## FRAGMENTO
━━━━━━━━━━━━━━━━
José María Heredia: manuscritos y ruinas

Restos del Hotel Trotcha, La Habana, 2008. Cortesía de Humberto Calzada.

El autor comparte algunos papeles del gran poeta y descubre razones para reconsiderar su opinión desfavorable del actual gobierno cubano. Vea la galería de fotos de La Habana, cortesía del pintor Humberto Calzada, y los originales de Heredia.
*Variaciones sobre un tema de Antonio José Ponte
La incomprensión sufrida por los dirigentes del actual gobierno cubano durante su dilatada gestión, esa gestión que se extiende desde el 1 de enero de 1959 hasta el instante en que escribo estas líneas, 22 de septiembre de 2012, y cuyo término elude cualquier pronóstico desapasionado, debe cesar y dar paso a la admiración y la gratitud de todos aquéllos que hasta hoy, torpes, convencidos de que el único logro de esa dirigencia había sido perpetuarse en el poder, la habíamos satanizado. Es hora de admitir el error y celebrar la magnitud de su proeza. Ningún gobierno cubano había soñado para el país un destino tan extraordinario; ninguno se hubiera esmerado tanto en la consecución de ese sueño; ninguno habría sido más exitoso.

José María Heredia, primer retrato suyo que se conserva (1823).
━━━━━━━━━━━━━━━━
## EXTRACTO DE DATOS
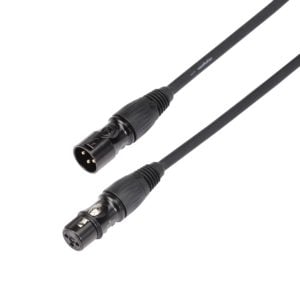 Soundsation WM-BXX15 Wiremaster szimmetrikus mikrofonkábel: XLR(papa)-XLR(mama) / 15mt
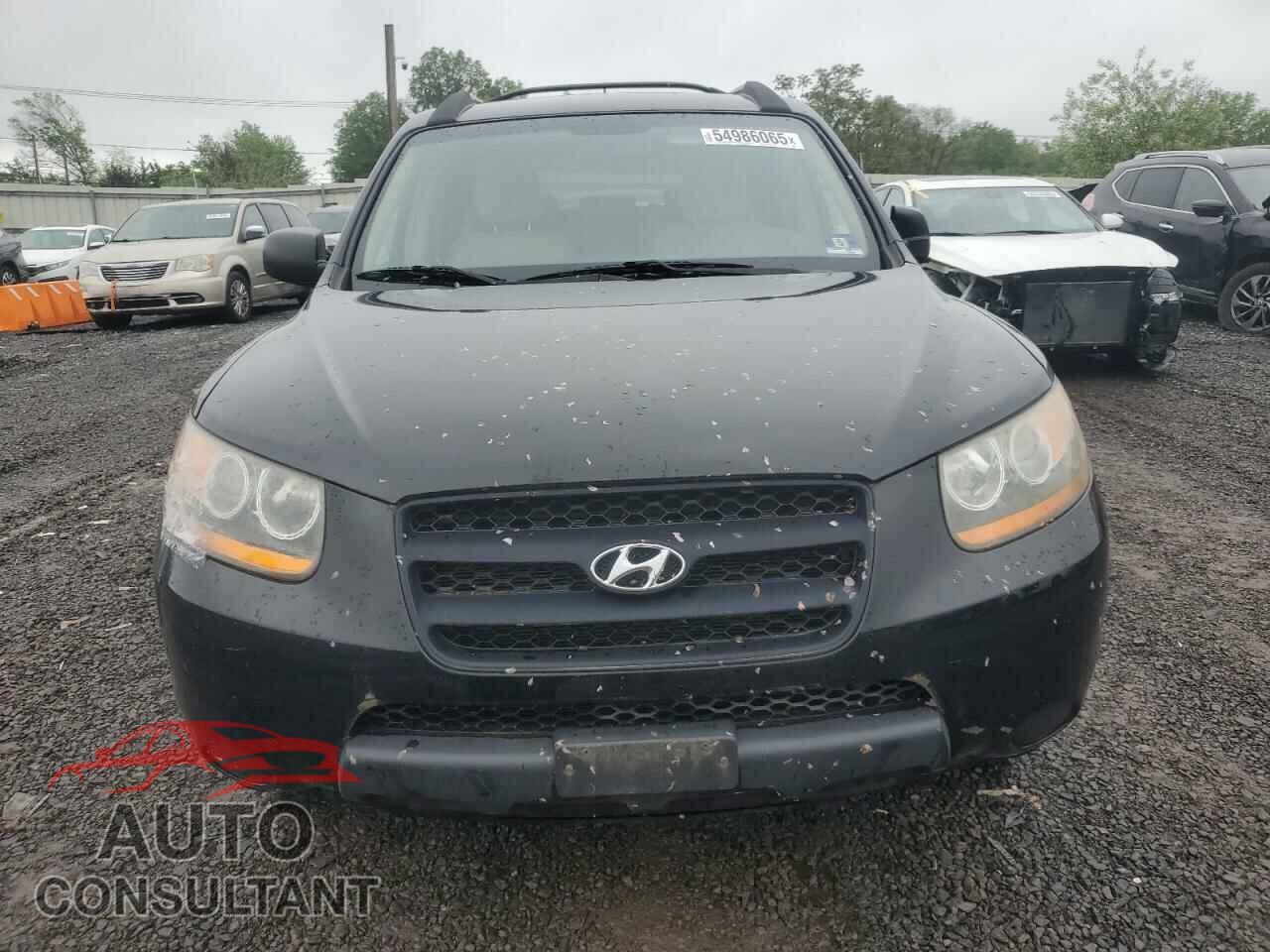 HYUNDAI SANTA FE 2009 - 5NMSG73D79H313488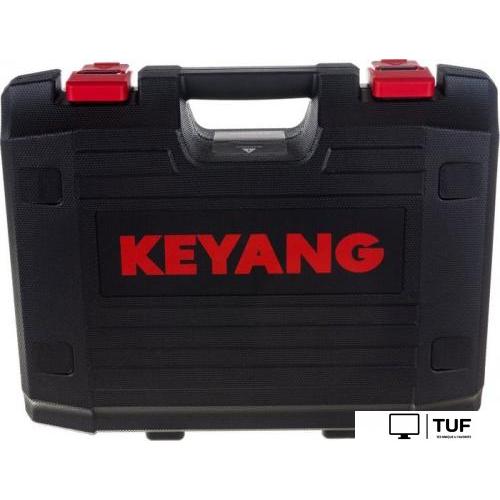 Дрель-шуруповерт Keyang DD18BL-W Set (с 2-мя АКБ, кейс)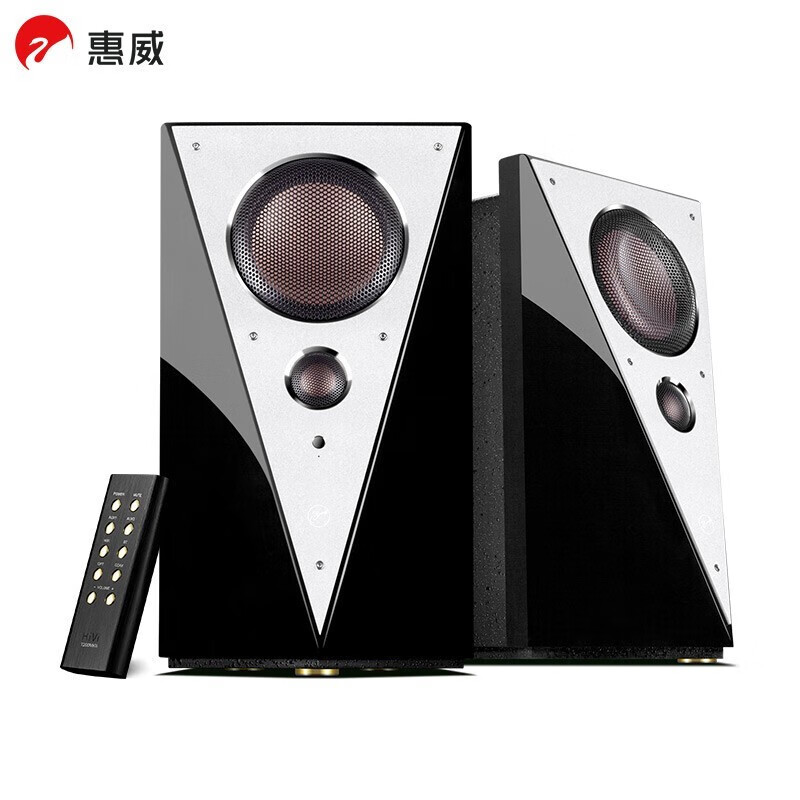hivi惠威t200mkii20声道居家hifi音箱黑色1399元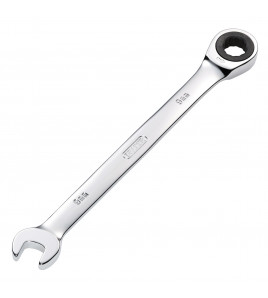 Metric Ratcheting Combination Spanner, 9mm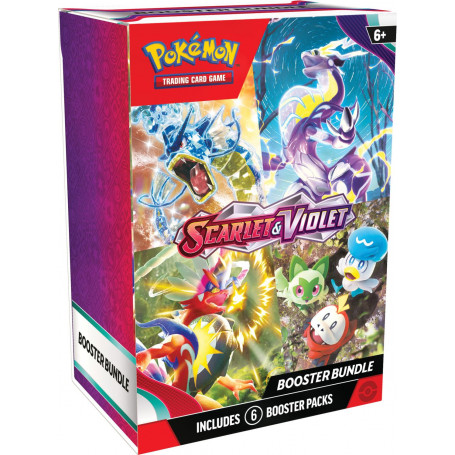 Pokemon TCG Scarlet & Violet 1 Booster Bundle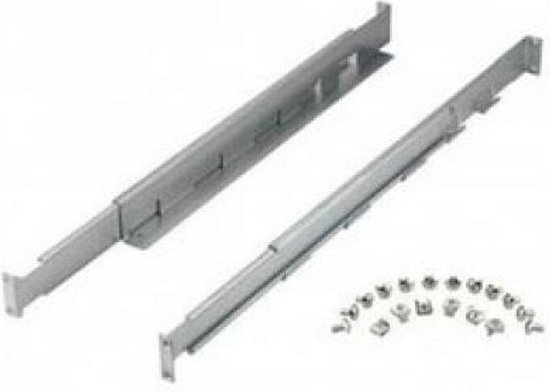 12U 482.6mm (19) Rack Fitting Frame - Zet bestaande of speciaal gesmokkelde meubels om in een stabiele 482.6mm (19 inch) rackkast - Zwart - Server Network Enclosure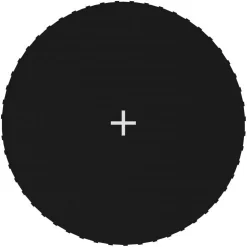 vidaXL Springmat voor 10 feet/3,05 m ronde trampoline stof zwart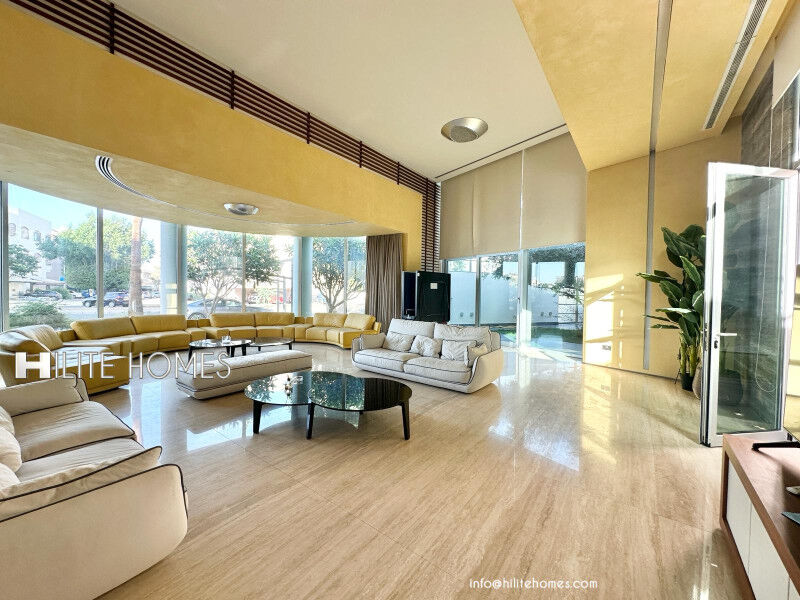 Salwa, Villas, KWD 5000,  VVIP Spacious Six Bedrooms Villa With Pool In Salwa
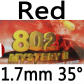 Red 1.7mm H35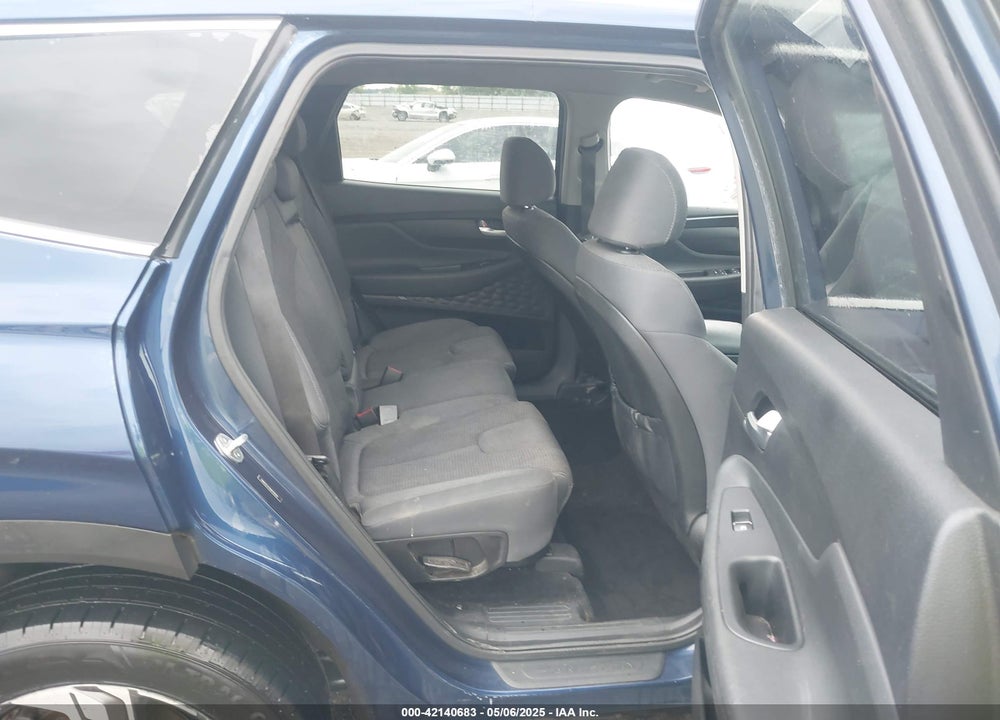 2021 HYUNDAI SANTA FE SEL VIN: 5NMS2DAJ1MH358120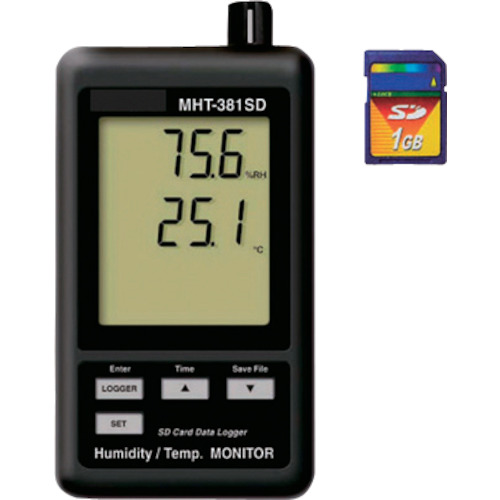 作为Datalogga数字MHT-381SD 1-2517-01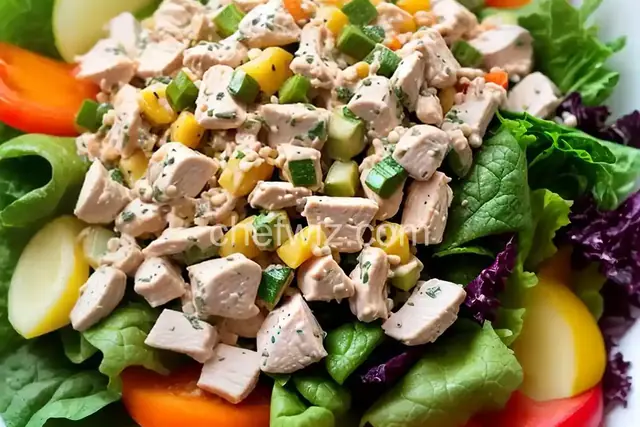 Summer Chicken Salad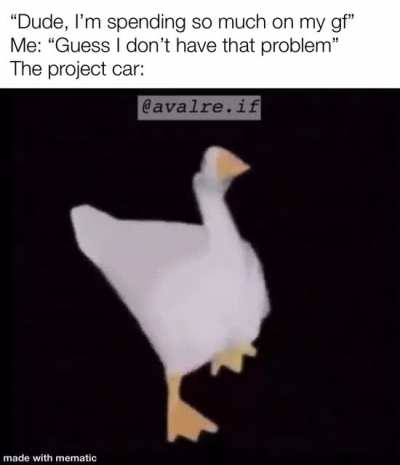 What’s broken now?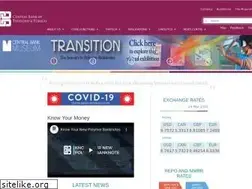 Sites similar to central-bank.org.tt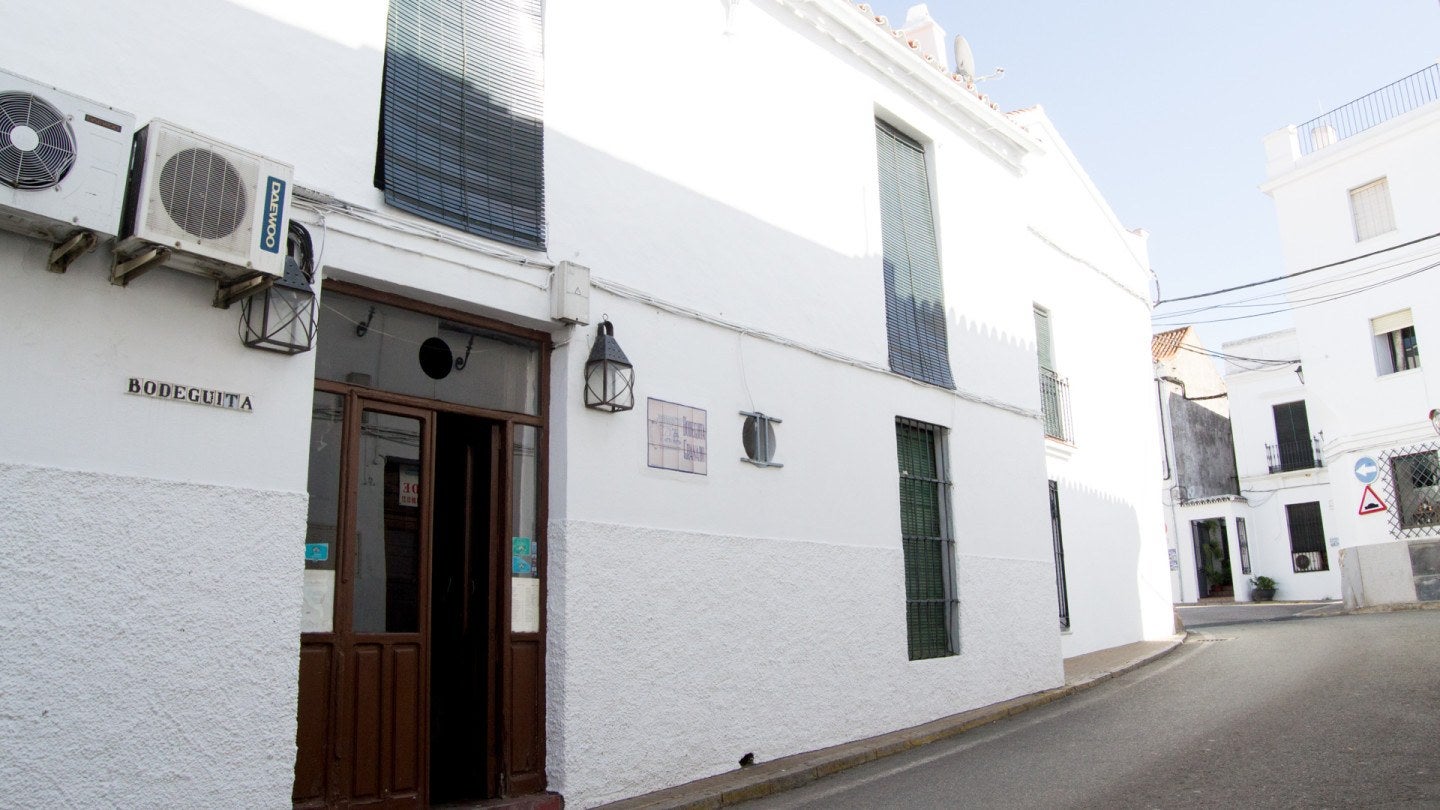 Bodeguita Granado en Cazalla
━━━━━━━━━━━━━━━━
## PROBLEMA 1
Copia textualmente la parte del fragmento sobre Heredia que empieza con las palabras que contienen "José María Heredia: manuscritos" y termina con "originales de Heredia.".
## PROBLEMA 2
Según el fragmento sobre Heredia, ¿en qué fecha escribe el autor esas líneas?
## PROBLEMA 3
Enumera todas las personas que el fragmento sobre Heredia nombra con nombre y apellido.
Para resolver esto, basta con el fragmento sobre Heredia, sin recurrir a las filas.

## RESULTADO DEL EJERCICIO 1
José María Heredia: manuscritos y ruinas

Restos del Hotel Trotcha, La Habana, 2008. Cortesía de Humberto Calzada.

El autor comparte algunos papeles del gran poeta y descubre razones para reconsiderar su opinión desfavorable del actual gobierno cubano. Vea la galería de fotos de La Habana, cortesía del pintor Humberto Calzada, y los originales de Heredia.

## RESULTADO DEL EJERCICIO 2
El 22 de septiembre de 2012.

## RESULTADO DEL EJERCICIO 3
José María Heredia, Humberto Calzada y Antonio José Ponte.